In response, Texas Attorney General Ken Paxton, said, “Texas has successfully blocked Biden’s Department of Education from destroying Title IX protections for women and forcing radical ‘transgender’ ideology on Texas schools. Biden’s rule would have forced our schools to accommodate biological men on women’s sports teams and in female bathrooms, showers, and locker rooms, and required students and teachers to use incorrect pronouns. A federal judge has halted Biden’s rule pending a final ruling. It’s an honor to defend our State from Biden’s unlawful subversion of Title IX.”

Also on Friday, U.S. District Judge Reed O’Connor issued a preliminary injunction against the rule in favor of Carroll Independent School District. In May, the district’s board of trustees, represented by Alliance Defending Freedom, passed a resolution denouncing the Title IX changes and sued asking the court to block it from going into effect.

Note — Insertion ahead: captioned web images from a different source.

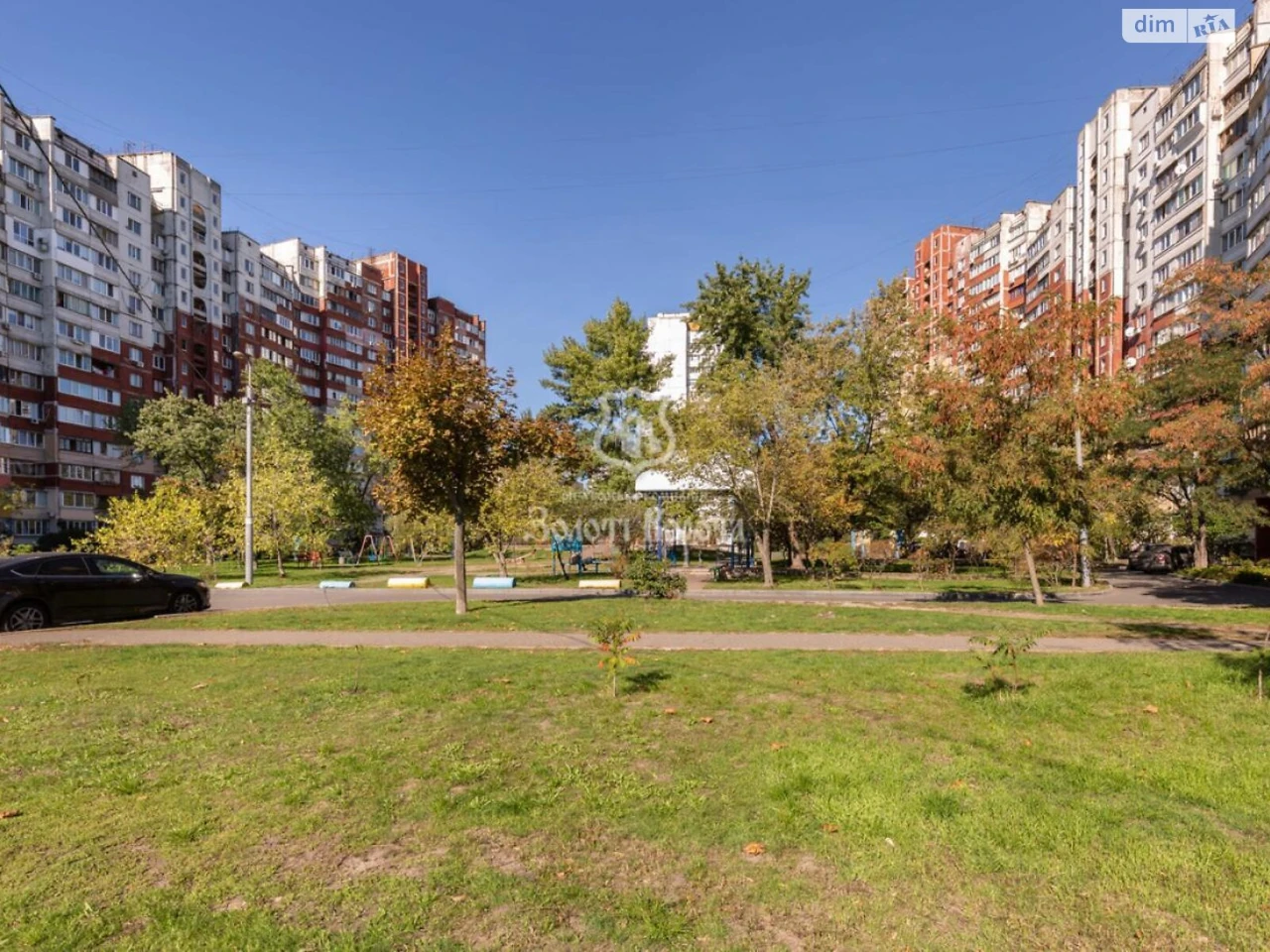 Продаж Квартира Деснянський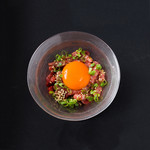 かるびあーの 蒲田店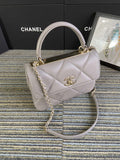 Chanel -Bags - CHL Bags - 419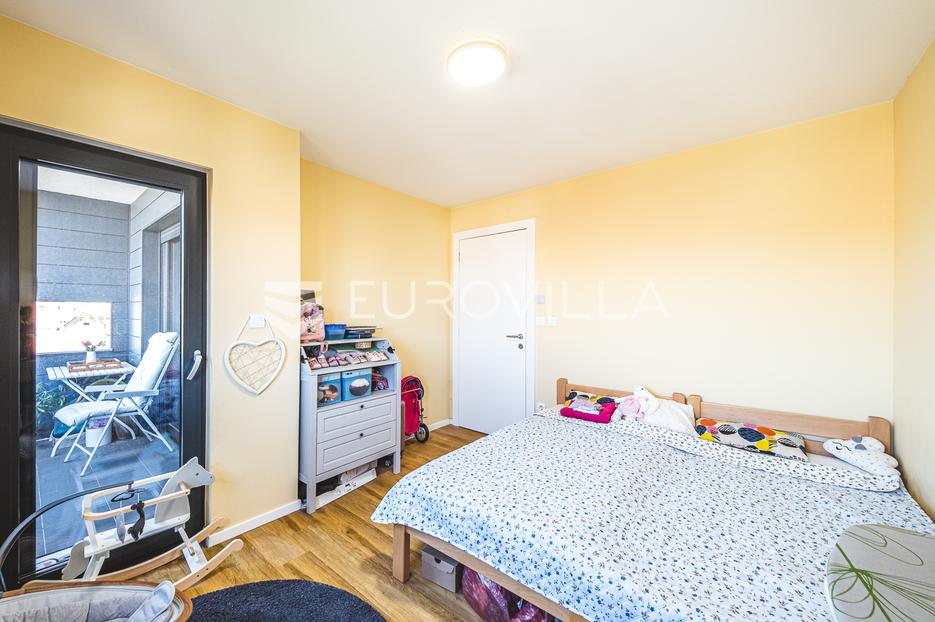 Apartmán Na prodej - Zagrebačka Dugo Selo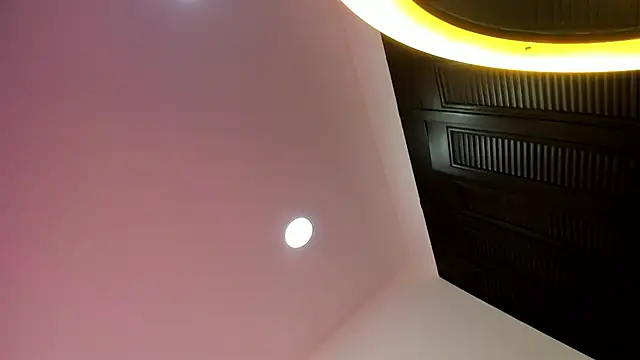  jasmine blush online show from March 25, 12:44 pm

Also in May, Texas Gov. Greg Abbott instructed the Texas Education Agency and Texas colleges and universities not to comply with the changes, The Center Square reported. In the last two legislative sessions, Abbott signed bills into law to strengthen student safety and “protect the integrity of women’s sports by prohibiting men from competing against female athletes.” Abbott said, “I will not let President Biden erase the advancements Texas has made.”

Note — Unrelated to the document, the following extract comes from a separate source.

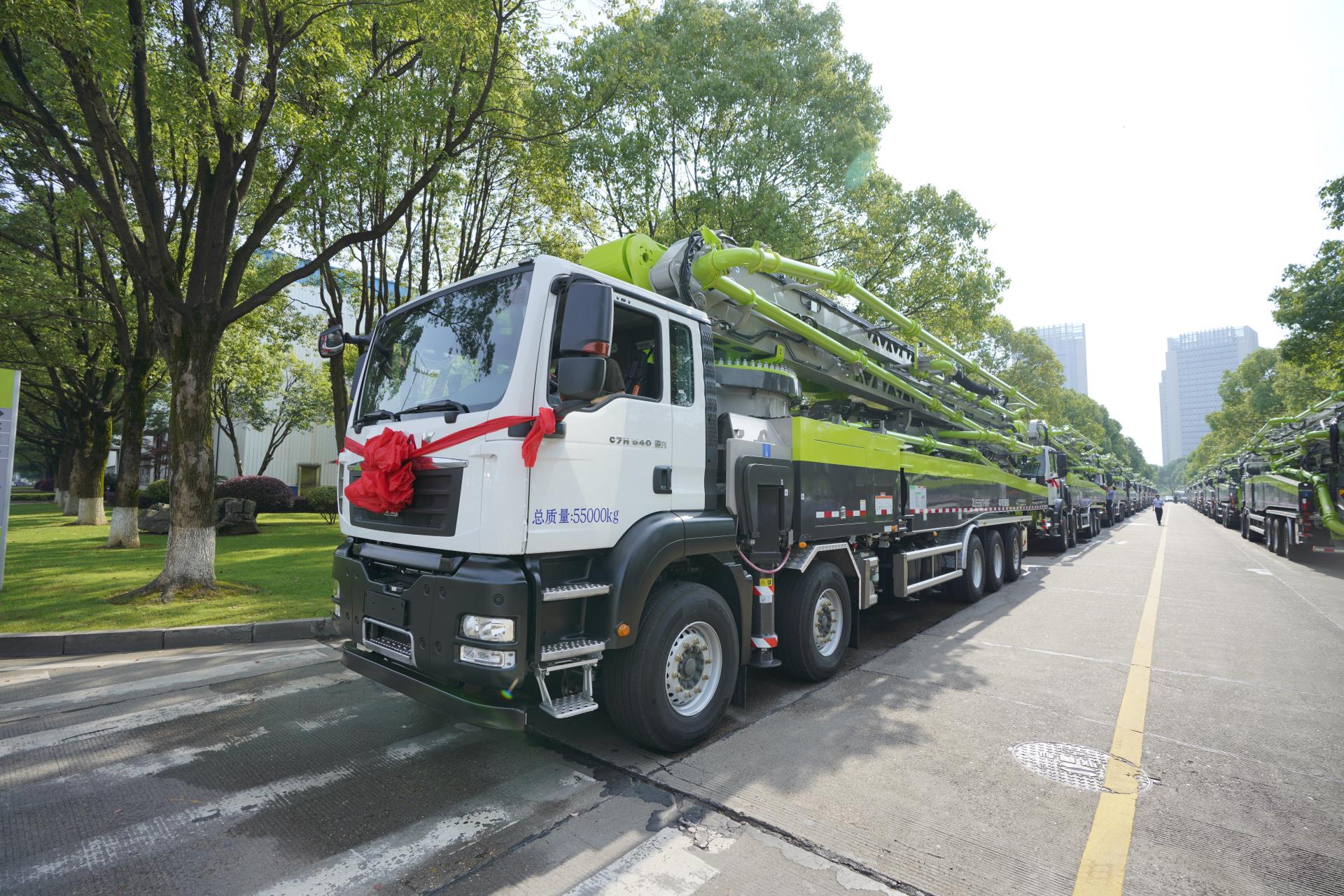 J9国际集团(中国)-官方网站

Judge O’Connor said in his ruling, “The compliance costs also go beyond monetary harm given the potential to infringe on constitutional rights. Privileging gender identity over biological sex is in no way authorized by the statutory text. And the consequences based on this statutory distortion appear limitless. For these reasons, and those stated by other federal courts, Carroll ISD is likely to succeed on the merits of their challenge to the final rule.”

The rulings were issued after O’Connor in June vacated a guidance issued by the DOE and the Department of Justice requiring schools to implement similar policies to the rule change before it was finalized. He also issued a permanent injunction against its enforcement in Texas, The Center Square reported.

Texas sued in June 2023 over the agencies’ mandates; the agencies are responsible for administering and enforcing Title IX.

At issue is Title IX, part of the Education Amendments Act of 1972, which states, “No person in the United States shall, on the basis of sex, be excluded from participation in, be denied the benefits of, or be subjected to discrimination under any education program or activity receiving Federal financial assistance.”

The law was enacted at a time when women and girls had limited athletic opportunities. Despite widespread opposition, including from women’s groups, the Biden administration began amending Title IX through several methods, arguing doing so would “advance educational equity and opportunity for women and girls across the country.”

It’s guidances and rule changes redefine biological sex to include “sexual orientation” and “gender identity.”

In response, 18 AGs argued the changes “demolished” women’s and girls’ rights, “making a mockery of Title IX’s fundamental organization principle – basic biology.”

After the Biden administration finalized the rule, multiple states sued. Texas sued on its own. Louisiana, Mississippi, Montana and Idaho filed a lawsuit. Alaska, Kansas, Utah and Wyoming filed another. Indiana, Kentucky, Ohio, Tennessee, Virginia and West Virginia filed a separate lawsuit. Alabama, Florida, Georgia and South Carolina filed another.

So far, federal judges have ruled against the Biden administration.

In June, Louisiana, U.S. District Judge Terry Doughty was the first to rule against the administration, blocking the administration’s changes from going into effect in Louisiana, Mississippi, Montana and Idaho.

O’Connor also ruled against the agency Title IX mandates in June.

In Kansas, U.S. District Judge Danny Reeves blocked the rule change from going into effect in Indiana, Kentucky, Ohio, Tennessee, Virginia and West Virginia.

Then in July, in Kansas, District Judge John Broomes ruled against the administration, blocking the changes from going into effect in Alaska, Kansas, Utah and Wyoming. And Judge Kacsmaryk blocked the rule from going into effect in Texas.